I didn’t answer Mr. Oddleg Calipers right away for several reasons. First, I had no idea what oddleg calipers were. Second, I was too busy pulling out my “Why, God?” list. Despite his irritated expression, Odd Cal was…pleasant…to look at, with graying hair that curled out from a knitted cap, and a deeply cleft chin. Thirdly, a gust of wind penetrated the scarves and stole my breath.
By the time I sputtered out my denial, Caliper Guy had sidestepped me and continued his muttering survey of the wintery sands.
I finished my coffee, thinking.
Time to write—my editor expected a synopsis soon. I considered a new character: a scientist, perhaps, with graying hair and a cleft chin. What are oddleg calipers for? A niggling discontent took residence behind my left eye.
I woke early the next morning, with a sharp wind whistling around the lone bedroom window. As I sipped my coffee, I watched Cleft Chin gathering driftwood. He tapped the sparsely accumulated snow from each crooked branch, then tucked it into a bag slung over his shoulder. I think I’ll call him Flint.
For three days I watched The Guy I Called Flint. He whistled as he searched the beach, an unrecognizable tune that stayed with me even when Flint was gone. Once, I watched as he swiped his nose with the back of his hand, then brushed it on his parka. On the fourth day, cold and clear, he brought a little stool and placed it on the frozen sand, then began assembling a sculpture with driftwood, wire, feathers and shells. I didn’t recognize all of his tools—presumably, he’d found his oddleg calipers. As he worked, he glanced toward the cabin. I ducked away from the window and rubbed my temples. Why won’t this headache go away?
I brewed more coffee and took out a fresh pencil.
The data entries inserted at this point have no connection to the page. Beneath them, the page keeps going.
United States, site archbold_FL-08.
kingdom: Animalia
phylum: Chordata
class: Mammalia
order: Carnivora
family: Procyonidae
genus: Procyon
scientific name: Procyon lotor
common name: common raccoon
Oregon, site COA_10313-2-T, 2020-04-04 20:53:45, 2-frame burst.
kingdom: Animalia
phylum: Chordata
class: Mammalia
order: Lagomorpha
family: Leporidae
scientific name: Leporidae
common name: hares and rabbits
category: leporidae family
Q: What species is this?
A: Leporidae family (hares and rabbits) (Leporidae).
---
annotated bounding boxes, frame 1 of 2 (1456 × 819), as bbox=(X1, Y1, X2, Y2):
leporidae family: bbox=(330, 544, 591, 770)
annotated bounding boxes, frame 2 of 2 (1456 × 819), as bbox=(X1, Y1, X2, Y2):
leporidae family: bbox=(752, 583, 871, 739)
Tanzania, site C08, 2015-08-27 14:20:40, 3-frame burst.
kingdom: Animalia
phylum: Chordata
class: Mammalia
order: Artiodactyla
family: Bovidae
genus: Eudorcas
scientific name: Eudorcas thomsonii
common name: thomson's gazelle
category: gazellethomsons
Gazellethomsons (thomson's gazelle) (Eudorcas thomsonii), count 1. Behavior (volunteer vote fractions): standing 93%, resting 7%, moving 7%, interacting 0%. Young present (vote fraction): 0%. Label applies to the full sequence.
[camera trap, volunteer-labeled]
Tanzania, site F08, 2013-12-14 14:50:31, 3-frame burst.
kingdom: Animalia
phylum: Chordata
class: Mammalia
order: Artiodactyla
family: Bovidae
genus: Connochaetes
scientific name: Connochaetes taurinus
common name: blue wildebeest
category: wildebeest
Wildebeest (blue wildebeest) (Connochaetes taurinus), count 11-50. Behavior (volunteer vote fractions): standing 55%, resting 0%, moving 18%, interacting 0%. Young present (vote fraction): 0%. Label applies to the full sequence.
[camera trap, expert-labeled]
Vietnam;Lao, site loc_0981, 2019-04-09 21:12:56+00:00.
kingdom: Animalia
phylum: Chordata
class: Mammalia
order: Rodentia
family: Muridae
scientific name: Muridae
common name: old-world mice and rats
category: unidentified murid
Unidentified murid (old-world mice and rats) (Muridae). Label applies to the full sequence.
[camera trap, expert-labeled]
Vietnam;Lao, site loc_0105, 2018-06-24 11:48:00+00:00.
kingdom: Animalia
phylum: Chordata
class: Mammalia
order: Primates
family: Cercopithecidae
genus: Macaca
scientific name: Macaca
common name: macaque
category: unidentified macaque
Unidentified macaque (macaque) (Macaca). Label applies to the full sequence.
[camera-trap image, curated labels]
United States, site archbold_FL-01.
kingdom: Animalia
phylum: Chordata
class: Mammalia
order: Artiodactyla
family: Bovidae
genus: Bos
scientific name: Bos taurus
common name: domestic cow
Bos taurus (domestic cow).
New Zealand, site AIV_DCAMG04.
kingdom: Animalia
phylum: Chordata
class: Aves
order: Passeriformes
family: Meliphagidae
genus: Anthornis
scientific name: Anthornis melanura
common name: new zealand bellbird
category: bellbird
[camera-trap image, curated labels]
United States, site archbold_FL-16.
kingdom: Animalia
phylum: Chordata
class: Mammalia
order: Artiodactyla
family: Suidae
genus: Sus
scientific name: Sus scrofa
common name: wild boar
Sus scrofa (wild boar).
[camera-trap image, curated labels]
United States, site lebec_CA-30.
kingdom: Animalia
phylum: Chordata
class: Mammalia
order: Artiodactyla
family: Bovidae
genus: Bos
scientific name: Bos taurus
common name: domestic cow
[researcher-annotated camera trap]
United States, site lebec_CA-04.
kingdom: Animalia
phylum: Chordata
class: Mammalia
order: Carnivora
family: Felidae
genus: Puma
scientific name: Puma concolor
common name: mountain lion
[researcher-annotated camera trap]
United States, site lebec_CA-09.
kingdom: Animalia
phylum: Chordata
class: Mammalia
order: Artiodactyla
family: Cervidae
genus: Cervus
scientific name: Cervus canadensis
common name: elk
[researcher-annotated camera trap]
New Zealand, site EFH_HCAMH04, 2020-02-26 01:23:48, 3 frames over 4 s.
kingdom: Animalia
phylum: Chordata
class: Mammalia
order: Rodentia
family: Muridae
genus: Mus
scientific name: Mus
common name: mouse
An hour later, the legal pad was still blank, save for a game of solitaire hangman in the corner. I grinned; I’d lost a game of hangman—to myself. The word was zymurgy—no wonder.
A knock on the cottage door—Flint was there, holding a driftwood monstrosity with a goofy look on his face, a puppy dog begging for approval.
I burst out laughing as the tumblers fell into place again. Thunk…this guy was a bad artist with an annoying personality…thunk…I’d just wasted several days…thunk…I liked being single.
A January breeze blew in and shivered my shoulders. “Sorry, Flint,” I said, and I closed the cottage door.